The Ngorongoro Conservation Area covers 8288 square kilometres and encompasses the volcanic area around the Ngorongoro Crater including the still active volcano of Oldonyo Lengai and the famous Olduvai Gorge. The area’s centerpiece, the Ngorongoro Crater, is the largest unbroken caldera in the world and it is truly breathtaking. The floor of the crater is only 100 square miles but it delineates a microcosm that is home to around 30,000 animals including a high concentration of predators.

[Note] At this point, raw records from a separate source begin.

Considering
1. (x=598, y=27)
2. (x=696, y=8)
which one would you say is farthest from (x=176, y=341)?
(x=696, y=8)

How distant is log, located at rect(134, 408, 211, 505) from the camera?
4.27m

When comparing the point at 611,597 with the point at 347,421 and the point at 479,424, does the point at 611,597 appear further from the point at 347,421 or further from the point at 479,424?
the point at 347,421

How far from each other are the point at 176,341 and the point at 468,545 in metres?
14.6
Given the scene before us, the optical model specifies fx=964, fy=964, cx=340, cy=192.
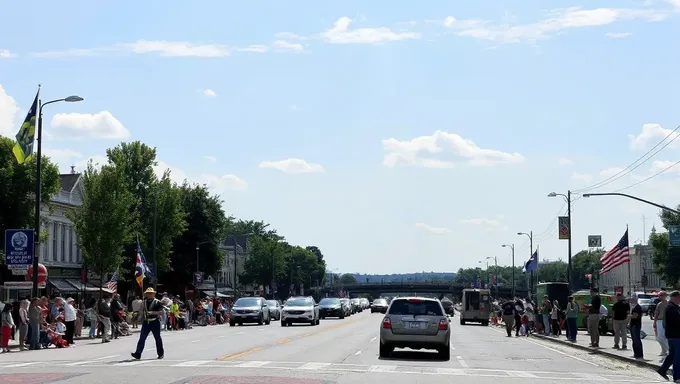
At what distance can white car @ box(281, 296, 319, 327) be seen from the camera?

The crater supports up to 25,000 large mammals and grazers dominate: the zebra, wildebeest (accounting for almost half the animals) gazelle, buffalo, eland, hartebeest and wart hog. Giraffe, however, stay away because there is insufficient food at tree level and topi antelope do because they compete directly with wildebeest. An odd feature of the crater elephants is that they are almost exclusively bulls. Breeding herds (a large numbers of females and young with a few attendant older males) are probably unable to find sufficient quality food in the crater.
Ngorongoro has carnivores in quantity, drawn by the large herds of prey animals. It has an extremely high density of large predators: mainly lion (about 100) and more than 400 spotted hyena living in eight clans of up to eighty individuals. Both lions and hyenas will scavenge from each other depending on weight of numbers and of course, hunger. Most of the bird wildlife in Ngorongoro is seasonal. Also influencing the variety of bird species on display is the ratio of soda water to fresh water – soda water has the largest expanse of water on the crater floor, Lake Magadi. The lake is alkaline due to deposits of volcanic ash thrown out by surrounding volcanoes.